Durante los pasados días 15 y 16 de febrero celebramos la “INFERNAL” travesía.
A las 9 horas del sábado se daba la salida a los 48 vehículos participantes, quads, motos y coches.
La mañana era muy muy fría, la nieve caída la noche anterior
junto con el hielo convirtieron los caminos en pistas de patinaje.
En la trialera de Terriente algunos participantes de motos tuvieron problemos
para superar las fuertes rampas y mantenerse en pie sin caer al suelo, pero
los quads disfrutaron como chiquillos pequeños, derrapando y patinando
sobre la nieve.
Sin problema alguno llegamos al primer control donde repusimos fuerzas con
bocadillos y café caliente. El control estaba en el incomparable y poco
conocido paraje llamado el Algarbe, una zona de acampada natural en pleno corazón
de los Montes Universales.
En los cruces del Río Cabriel serían los quads los que tendrían
más problemas pues el nivel del agua superaba el sistema eléctrico.
Segundo control y comida en el pequeño pueblo de Frías de Albarracín. Como indica su nombre "Frías", hacía un frío insoportable, empezaba de nuevo a nevar y los caminos cada vez se ponían peor, en la zona del Alto Tajo los vehículos de asistencia tuvieron mucho trabajo pues había algun que otro participante perdido y otros con problemas de combustible.
Conforme avanzaba la tarde la nevada era más intensa y se hacía más difícil la orientación, seguir las indicaciones del libro de ruta y las coordenadas del GPS para las Motos y Quad era casi imposible.
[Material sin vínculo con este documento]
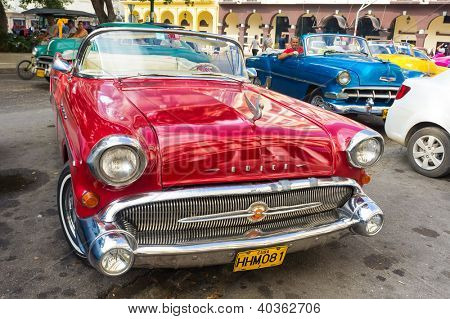 HAVANA-DECEMBER 14:Shiny red 1957 Buick waiting for tourists near a hotel December 14,2012 in Havana.Thousands of these cars are in use in Cuba and they have become an famous symbol of the country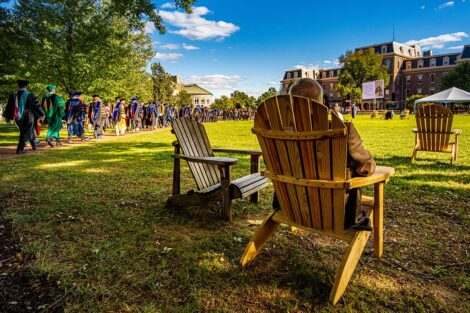 Chairs on the Quad, filled with people.
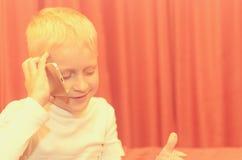 Petit garçon parlant au téléphone exprimant ses émotions Photo libre de droits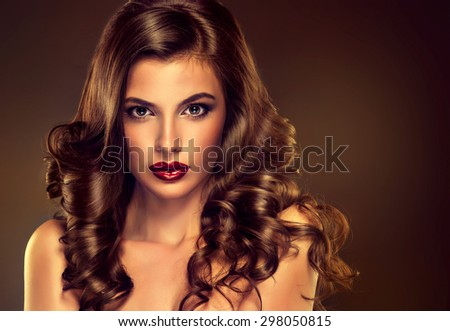 Beautiful girl model with long brown curled hair  and fashion makeup - stock photo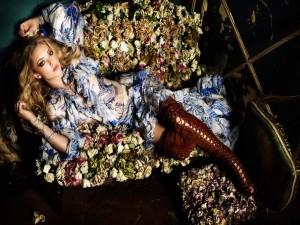 Amanda Seyfried tumbada sobre unas flores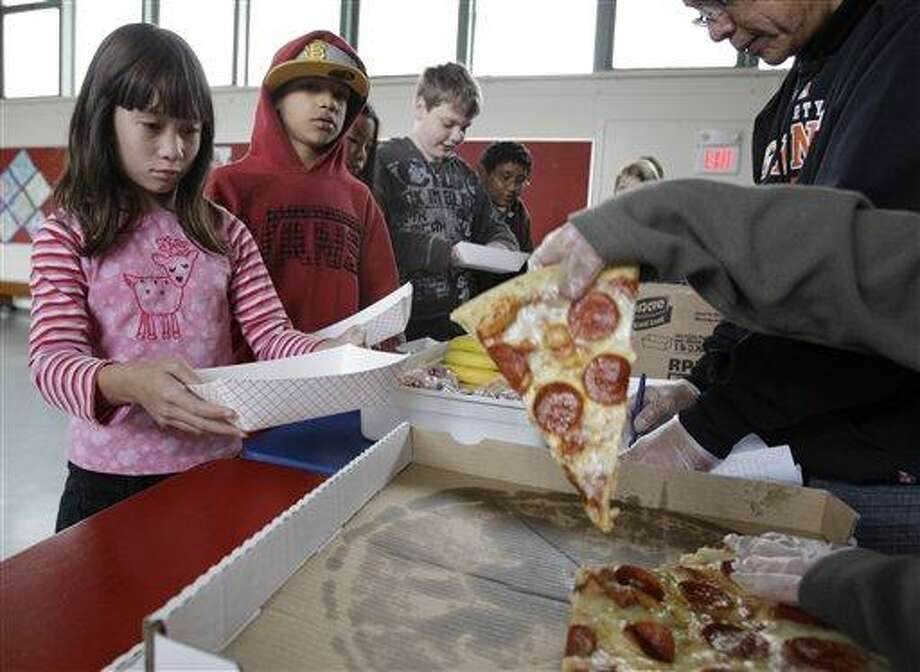 Fairmeadow Elementary School fourth grade student Juliet Lee, left, orders pepperoni pizza during a school lunch program in Palo Alto, Calif., Thursday, Dec. 2, 2010, in Palo Alto, Calif. More children would eat lunches and dinners at school under legislation passed Thursday by the House and sent to the president, part of first lady Michelle Obama's campaign to end childhood hunger and fight childhood obesity. The $4.5 billion bill approved by the House 264-157 would expand a program that provides full meals after school to all 50 states. It would also try to cut down on greasy foods and extra calories by giving the government power to decide what kinds of foods may be sold in vending machines and lunch lines. (AP Photo/Paul Sakuma) Photo: AP / AP
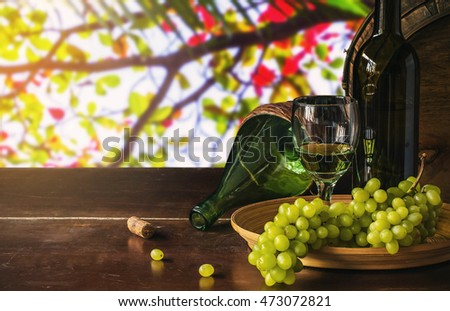 White wine and grapes on a wooden table with of natural.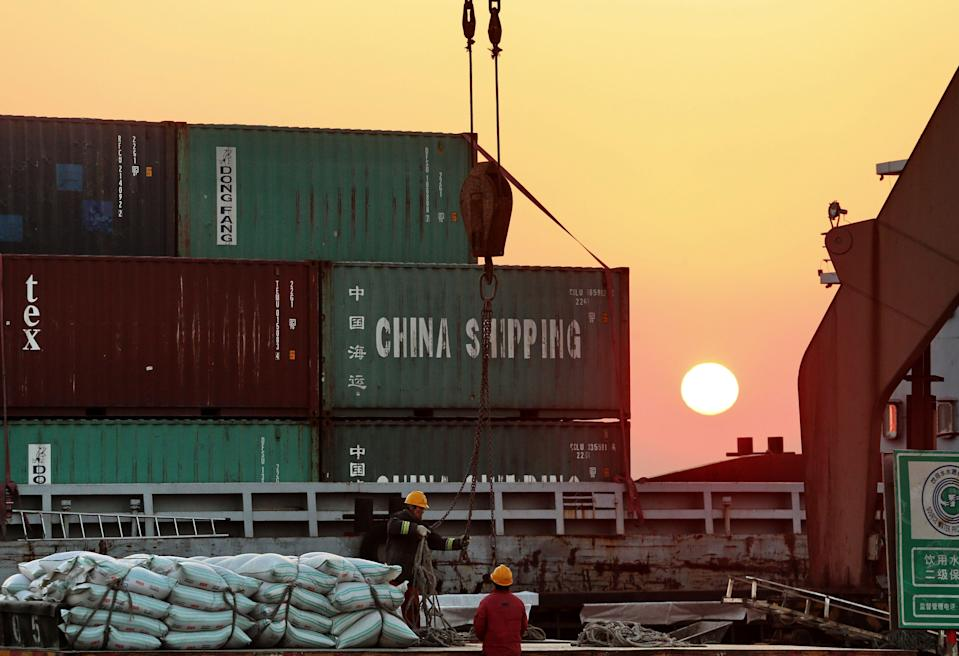 Workers loading ships at a port in Nantong, in China's eastern Jiangsu province, on March 9, 2018.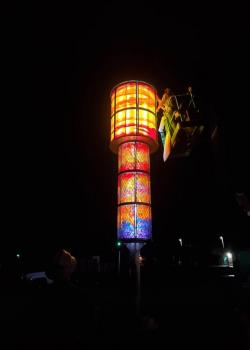 A photograph at night of a lit up tower filled with glass ornaments in red, orange, yellow, and blue.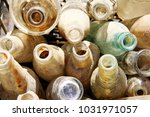 pile of dusty bottles | Shutterstock . vector #1031971057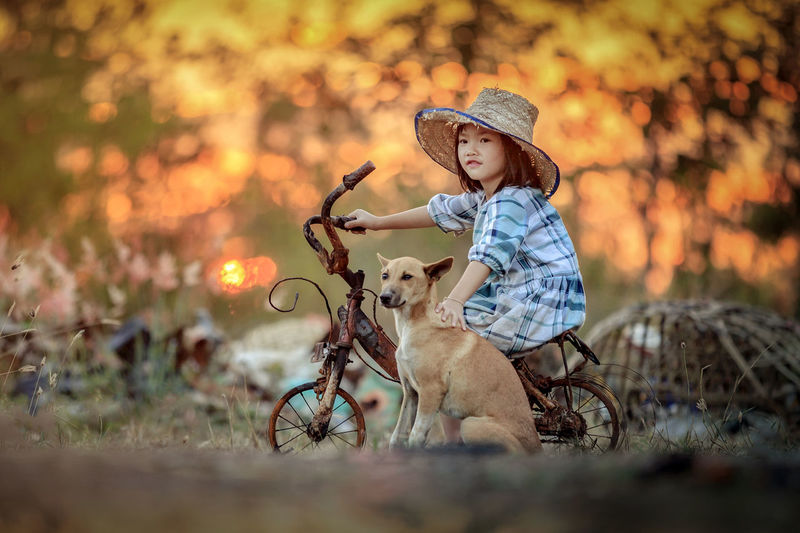 Cute Girl With Dog Riding Bicycle Against Trees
Menos mal que los coches 4x4 pasaban bien y hacían el camino más fácil pues sólo tendríamos que seguir sus rodadas y si ellos no se equivocaban, las motos tampoco.
Por fin llegamos al final del primer día en el pueblo de Tragacete, donde nos esperaba una buena cena y un confortable Hotel para reponer fuerzas y quitarnos el barro del duro día que habíamos vivido.
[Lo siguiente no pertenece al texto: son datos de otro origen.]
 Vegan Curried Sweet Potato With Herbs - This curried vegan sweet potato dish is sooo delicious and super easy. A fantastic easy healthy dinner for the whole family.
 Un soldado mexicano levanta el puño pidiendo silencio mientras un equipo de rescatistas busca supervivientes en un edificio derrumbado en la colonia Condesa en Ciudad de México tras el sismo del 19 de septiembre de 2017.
Al día siguiente amaneció con un sol radiante y una temperatura fría pero no tanto como el día anterior. Era un lujo pisar la nieve virgen caída durante la noche.
Primer control en el paraje de Fuente García, donde mismamente nace el Río Tajo. Todos los participantes llegaban más o menos a la hora prevista. Conforme íbamos descendiendo por los Montes Universales teníamos menos nieve pero más barro, a veces mirábamos hacia atrás y nos daba lástima dejar esos fascinantes paisajes nevados.
La conducción de las “Amotos de cuatro ruedas” que es como las llaman cariñosamente los lugareños de estos maravillosos parajes, es alucinante. En estas situaciones, siempre derrapando y moviéndose de un lado para otro.
Sin ningún problema entrábamos en la Serranía de Albarracín y con tiempo suficiente para poder subir nuestras monturas a los remolques o furgonetas una vez terminábamos la travesía en la ciudad de Albarracín.
Así transcurrió la travesía. Lo pasamos de miedo.
Damos las gracias a todos los participantes que confían en nosotros y los esperamos en la próxima. Gracias. Grupo Moto Aventura 4x4.